10.4. Configuring Applications
10.5. Building an Application
10.6. Executing an Application
10.8. Source and Sink Taps
10.9. Custom Taps and Schemes
- 11. Apache Hadoop MapReduce Platform
-
11.1. Configuring Applications
11.3. Building
- 12. Apache Tez Platform
-
12.1. Configuring Applications
12.2. Building
- 13. Using and Developing Operations
-
13.1. Introduction
13.2. Functions
13.3. Filters
13.4. Aggregators
13.5. Buffers
- 14. Custom Taps and Schemes
-
14.1. Introduction
14.2. Custom Taps
14.3. Custom Schemes
14.5. Tap Life-Cycle Methods
- 15. Advanced Processing
-
15.1. SubAssemblies
15.2. Stream Assertions
15.3. Failure Traps
15.4. Checkpointing
15.7. PartitionTaps
- 16. Built-In Operations
-
16.1. Identity Function
16.2. Debug Function
16.4. Insert Function
16.5. Text Functions
16.8. XML Operations
16.9. Assertions
16.10. Logical Filter Operators
16.11. Buffers
- 17. Built-in SubAssemblies
-
17.1. Optimized Aggregations
17.2. Stream Shaping
- 18. Cascading Best Practices
-
18.1. Unit Testing
18.2. Flow Granularity
18.7. Optimizing Joins
18.8. Debugging Streams
18.11. Fields Constants
18.12. Checking the Source Code
- 19. Extending Cascading
-
19.1. Scripting
- 20. Cookbook: Code Examples of Cascading Idioms
-
20.1. Tuples and Fields
20.2. Stream Shaping
20.3. Common Operations
20.4. Stream Ordering
20.5. API Usage
- 21. The Cascading Process Planner
-
21.1. FlowConnector
21.2. RuleRegistrySet
21.3. RuleRegistry
Cascades
A Cascade allows multiple Flow instances to be executed as a single logical unit. If there are dependencies between the Flows, they are executed in the correct order.
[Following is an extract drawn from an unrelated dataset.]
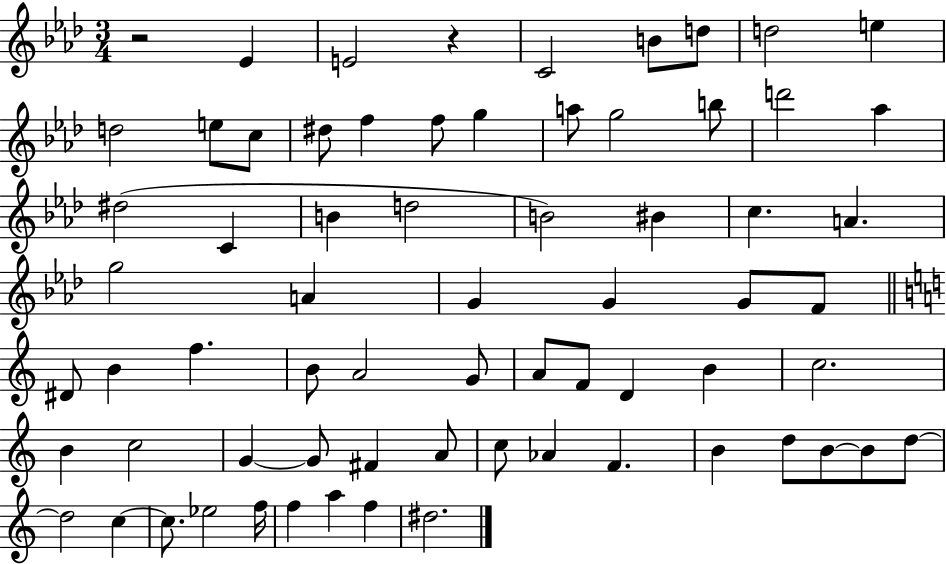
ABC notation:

Further, Cascade instances act like a compiler build file: a Cascade only executes Flows that have stale sinks (i.e., output data that is older than the input data). For more about flows and sinks, see Skipping Flows.
Creating a Cascade
CascadeConnector connector = new CascadeConnector();
Cascade cascade = connector.connect( flowFirst, flowSecond, flowThird );
When passing Flows to the CascadeConnector, order is not important. The CascadeConnector automatically identifies the dependencies between the given Flows and creates a scheduler that starts each Flow as its data sources become available. If two or more Flow instances have no interdependencies, they are submitted together so that they can execute in parallel.
If an instance of cascading.flow.FlowSkipStrategy is given to a Cascade instance (via the Cascade.setFlowSkipStrategy() method), it is checked for every Flow instance managed by that Cascade, and all skip strategies on those Flow instances are ignored.
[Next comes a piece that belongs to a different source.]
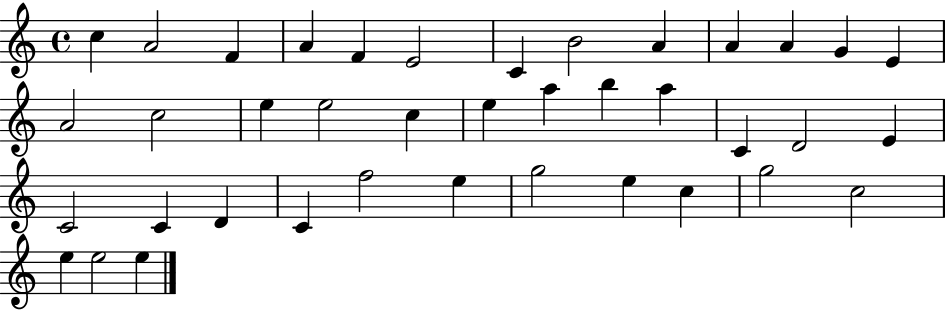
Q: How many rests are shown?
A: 0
The Cascade Topological Scheduler
Cascading has a simple class, Cascade, that executes a collection of Cascading Flows on a target cluster in dependency order.
The CascadeConnector class constructs a Cascade by building a virtual, internal graph that renders each Flow as a "vertex" and renders each file as an "edge." As a Cascade executes, the processes trace the topology of the graph by plotting each vertex in order of dependencies. When all incoming edges (i.e., files) of a vertex are available, it is scheduled on the cluster.
Consider the following example.
-
Flow 1 reads input file A and outputs B.
-
Flow 2 expects input B and outputs C and D.
-
Flow 3 expects input C and outputs E.
In the example above, Flow 1 goes first, Flow 2 goes second, and Flow 3 is last.
If two or more Flows are independent of one another, they are scheduled concurrently.
By default, if any outputs from a Flow are newer than the inputs, the Flow is skipped. The assumption is that the Flow was executed recently, since the output is not stale. So there is no reason to re-execute it and use up resources or add time to the application. A compiler behaves analogously when a source file is not updated before a recompile.
The Cascade topological scheduler is particularly helpful when you have a large set of jobs, with varying interdependencies, that must be executed as a logical unit. You can just pass the jobs to the CascadeConnector, which can determine the sequence of flows to uphold the dependency order.